• Exercise: Would you output all the lines below precisely as they stand, leaving each picture out?

*** Supplied material ***

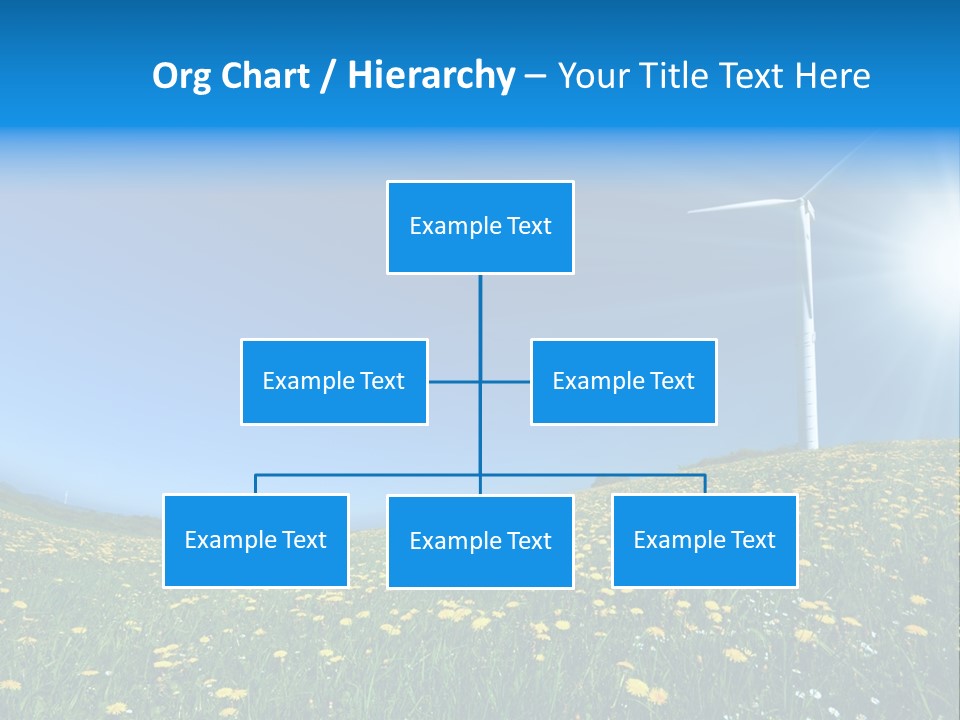 Org Chart / Hierarchy – Your Title Text Here

Example Text

Example Text

Example Text

Example Text

Example Text

Example Text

*** End of Supplied material ***

• Answer to this problem:
 Org Chart / Hierarchy – Your Title Text Here

Example Text

Example Text

Example Text

Example Text

Example Text

Example Text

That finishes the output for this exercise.